What to work on: List the pieces of enrollment information that the text on event messages says subscribers to the New Enrollment event will be interested in.

If you choose to only send data pointers in an event message, you are saying that either (a) the user doesn't need the actual data in order to make decisions, or (b) the downstream consumer is guaranteed to have access to the source system for data enrichment. I consider a correctly-sized event message to be one that contains enough information to be actionable.

This schema is for the New Enrollment event published by the business partner that manages the clinical trial process. While it's certainly possible to include the "document" in an event message, in my case above, I've chosen to include only a few pieces of data that are most critical to event subscribers. Interest in enrollments will be limited to the location of the clinical site, which product is being administered, and which trial this is part of. If the receiver of the event requires any more enrollment information than this, then I'll ask them to seek it out in their own regional systems.

Critical point:

In reality, these schema structure distinctions are purely architectural ideals. We're really talking about how a message looks as it is exchanged between endpoints. The name of a root node, or how exactly the schema is structured doesn't directly relate to what the service is capable of doing. However, the forethought that goes into deciding on a more event-driven approach versus a RPC approach does impact how you build the service and infrastructure that uses the service message.

When building any schema in a distributed architecture, the tricky concept of idempotence must be addressed. Wikipedia defines idempotence as:

In computer science, the term idempotent is used to describe methods or subroutine calls that can safely be called multiple times, as invoking the procedure a single time or multiple times results in the system maintaining the same state.

Source: http://en.wikipedia.org/wiki/Idempotence

Simply put, because it's never a good idea to rely on the infrastructure between distributed systems, the messages should support repeated delivery without consequence. For instance, a typical request/response query (such as getting the address of a customer) is idempotent. It doesn't matter if I initiate this request fifteen times in a row, the state of the customer's address remains static. However, if I execute a withdrawal command repeatedly, then I better expect my bank account to continually decrease.

So how do we account for this? The Enterprise Integration Patterns book from Hohpe and Woolf calls out two ways:

Built in "de-duplication" process where duplicates are detected and ignored
Define messages themselves to be idempotent

A non-idempotent RPC message may demand that my salary was increased by five thousand dollars. While I might appreciate that message "accidentally" traveling through our payroll system five or six times, my employer would not. An idempotent version of that message would instead declare what the current salary number should be (such as fifty thousand dollars) so that the repeated transmission would result in the same value being present in the target system. However, this isn't foolproof as it does not take into account the changes being made to that same entity by other systems.

RPC and document-style services can be quite prone to this problem. What if you have repeated changes to an "enrollment" document published and the message bus processes them out of order so that the latest one is overwritten by the earlier one? You can try and exploit timestamps and the like, but this remains a tricky issue.

One way to avoid this is to rely on event messages with required lookups by the subscriber. Deviating from our clinical trial scenario for a moment, let's consider the life cycle of employee changes in an HR system. A given employee record could get updated at a few distinct intervals in the day, and the opportunity exists for messages to slip out of sequence. However, if you have an event-style message that tells subscribers that the employee's data has changed (and nothing else), then the subscriber simply goes and pulls the latest employee profile from the source system themselves. It doesn't matter if I send that event message sixty times in a row; I'm not actually distributing any state data that is dependent on arrival order. The downside to this strategy is an increase in network traffic, and an assurance that all subscribers can indeed access the source system.

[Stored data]
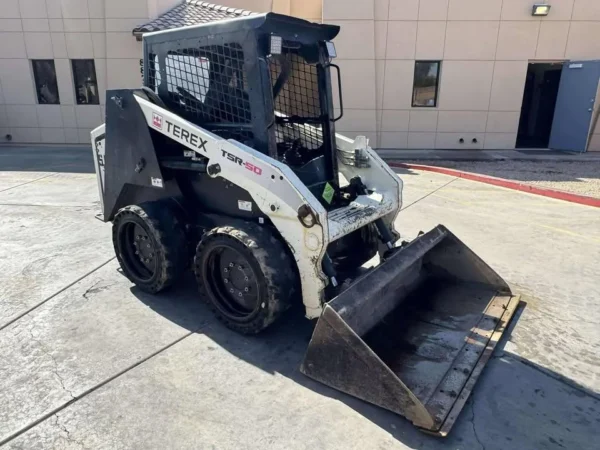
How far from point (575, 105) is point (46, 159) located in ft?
50.7

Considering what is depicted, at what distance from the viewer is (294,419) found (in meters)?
2.74

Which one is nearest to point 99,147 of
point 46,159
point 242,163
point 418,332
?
point 242,163

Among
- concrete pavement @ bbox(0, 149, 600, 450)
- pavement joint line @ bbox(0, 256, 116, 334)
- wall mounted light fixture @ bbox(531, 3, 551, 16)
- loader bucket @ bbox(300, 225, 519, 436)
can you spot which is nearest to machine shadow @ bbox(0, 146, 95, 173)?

Solution:
- The location of the clinical site
- Which product is being administered
- Which trial the enrollment is part of